Johnson & Johnson did improve performance in its medical device business last year, but CEO Alex Gorsky said the company has more work ahead to return to above-market growth in 2020.

Johnson & Johnson promised investors improved performance in medical devices in 2018, and the company clearly made significant moves to deliver on that promise through divestitures, acquisitions, and strategic partnerships

But the company's work in the medical devices segment is far from over.

"We know we still have more work to do, and we are committed to continuing to build upon this momentum and return to above-market growth in 2020," CEO Alex Gorsky told investors Tuesday during J&J's fourth-quarter earnings call.

Looking ahead, Gorsky said the company expects to accelerate growth in medical devices this year through improved execution and enhance the flow and value of innovation, which includes the progression of digital surgery platforms. He said the company expects to further improve performance in the segment in 2019 as it did in 2018. J&J improved operational growth, excluding acquisitions and divestitures, by 1.1% in medical devices compared to 2017. Gorsky also noted that in 2018 the company launched 21 new medical device products.

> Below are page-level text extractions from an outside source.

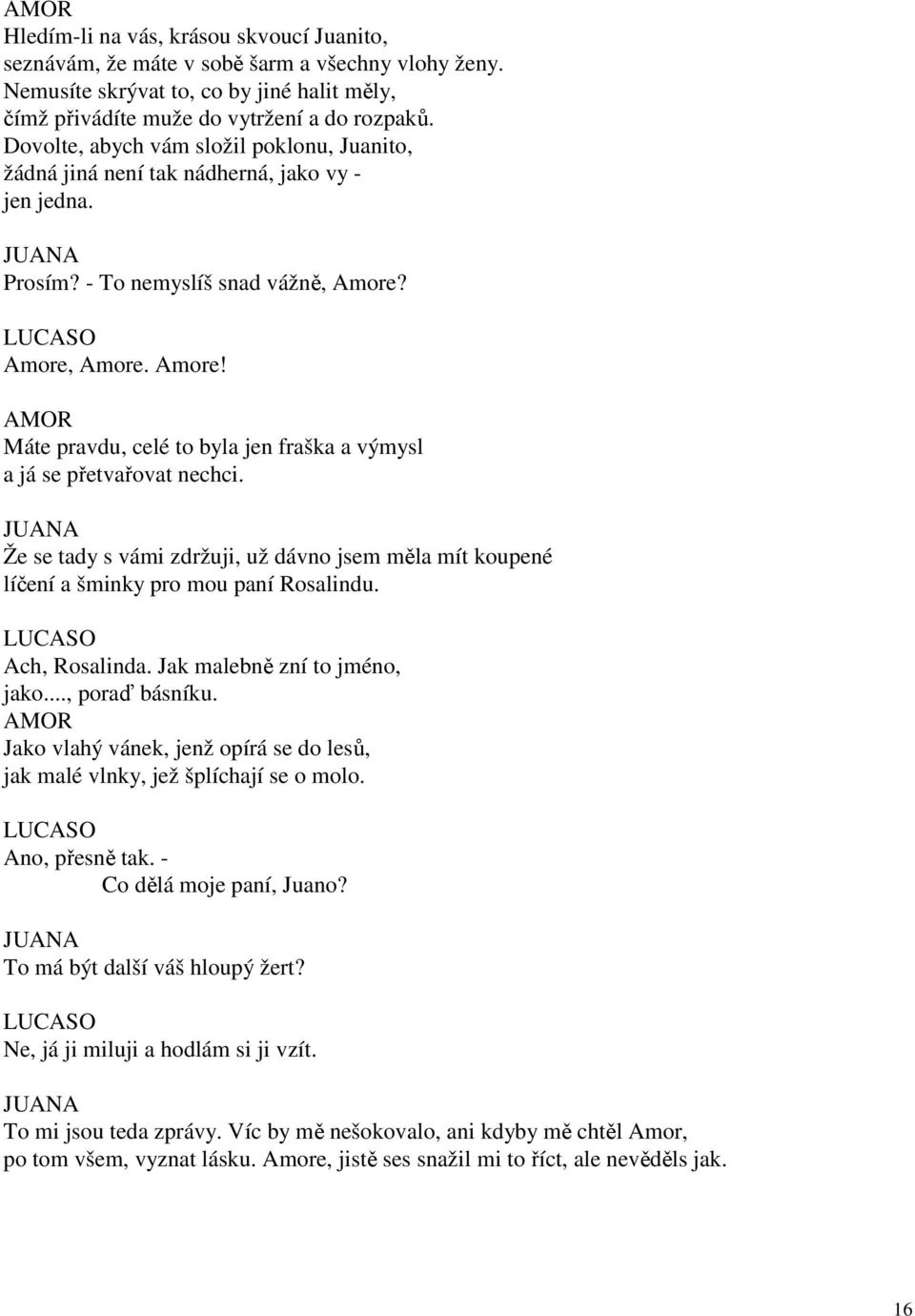 AMOR
Hledím-li na vás, krásou skvoucí Juanito,
seznávám, že máte v sobě šarm a všechny vlohy ženy.
Nemusíte skrývat to, co by jiné halit měly,
čímž přivádíte muže do vytržení a do rozpaků.
Dovolte, abych vám složil poklonu, Juanito,
žádná jiná není tak nádherná, jako vy -
jen jedna.

JUANA
Prosím? - To nemyslíš snad vážně, Amore?

LUCASO
Amore, Amore. Amore!

AMOR
Máte pravdu, celé to byla jen fraška a výmysl
a já se přetvařovat nechci.

JUANA
Že se tady s vámi zdržuji, už dávno jsem měla mít koupené
líčení a šminky pro mou paní Rosalindu.

LUCASO
Ach, Rosalinda. Jak malebně zní to jméno,
jako..., poraď básníku.
AMOR
Jako vlahý vánek, jenž opírá se do lesů,
jak malé vlnky, jež šplíchají se o molo.

LUCASO
Ano, přesně tak. -
Co dělá moje paní, Juano?

JUANA
To má být další váš hloupý žert?

LUCASO
Ne, já ji miluji a hodlám si ji vzít.

JUANA
To mi jsou teda zprávy. Víc by mě nešokovalo, ani kdyby mě chtěl Amor,
po tom všem, vyznat lásku. Amore, jistě ses snažil mi to říct, ale nevěděls jak.

16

"Still, we fully recognize that our progress has not been uniform across the entire portfolio," Gorsky said during the call, as transcribed by Seeking Alpha. "There are areas where we must and we will improve, specifically in orthopedics. We demonstrated positive progress throughout 2018 in our knees and spine businesses, and we believe this sets us up well for 2019 and beyond."

We can expect to see more strategic partnerships this year, such as the company's recently announced collaboration with Apple, portfolio management, and new business models. Gorsky said the key catalyst for growth in medical devices include fueling growth from top platforms, such as electrophysiology, advanced surgery, and vision; launching 20 to 25 major new products across the orthopedics, surgery, interventional, and vision portfolios; and by maximizing new market growth opportunities, such as stroke, and sites of care beyond the hospital, and simplifying operations while "relentlessly focusing" on execution.

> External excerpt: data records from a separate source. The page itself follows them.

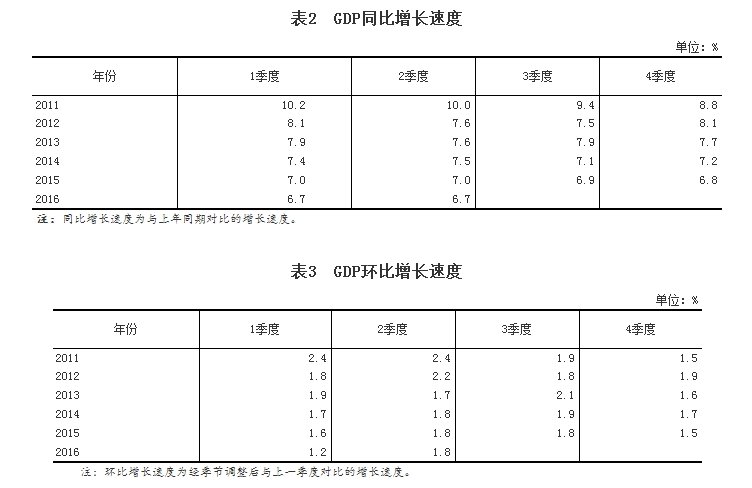 表2　GDP同比增长速度

单位：%

| 年份 | 1季度 | 2季度 | 3季度 | 4季度 |
|---|---|---|---|---|
| 2011 | 10.2 | 10.0 | 9.4 | 8.8 |
| 2012 | 8.1 | 7.6 | 7.5 | 8.1 |
| 2013 | 7.9 | 7.6 | 7.9 | 7.7 |
| 2014 | 7.4 | 7.5 | 7.1 | 7.2 |
| 2015 | 7.0 | 7.0 | 6.9 | 6.8 |
| 2016 | 6.7 | 6.7 | | |

注：同比增长速度为与上年同期对比的增长速度。

表3　GDP环比增长速度

单位：%

| 年份 | 1季度 | 2季度 | 3季度 | 4季度 |
|---|---|---|---|---|
| 2011 | 2.4 | 2.4 | 1.9 | 1.5 |
| 2012 | 1.8 | 2.2 | 1.8 | 1.9 |
| 2013 | 1.9 | 1.7 | 2.1 | 1.6 |
| 2014 | 1.7 | 1.8 | 1.9 | 1.7 |
| 2015 | 1.6 | 1.8 | 1.8 | 1.5 |
| 2016 | 1.2 | 1.8 | | |

注：环比增长速度为经季节调整后与上一季度对比的增长速度。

"We will do this while progressing our efforts in digital surgery including robotics, which is a critical element to our future success, not just in the near term, but as we look to the next decade and beyond," Gorsky said.

CFO Joseph Wolk added that in medical devices the company expects to see improved quarterly upticks with respect to growth this year, getting the business on a path of being at or above market in 2020.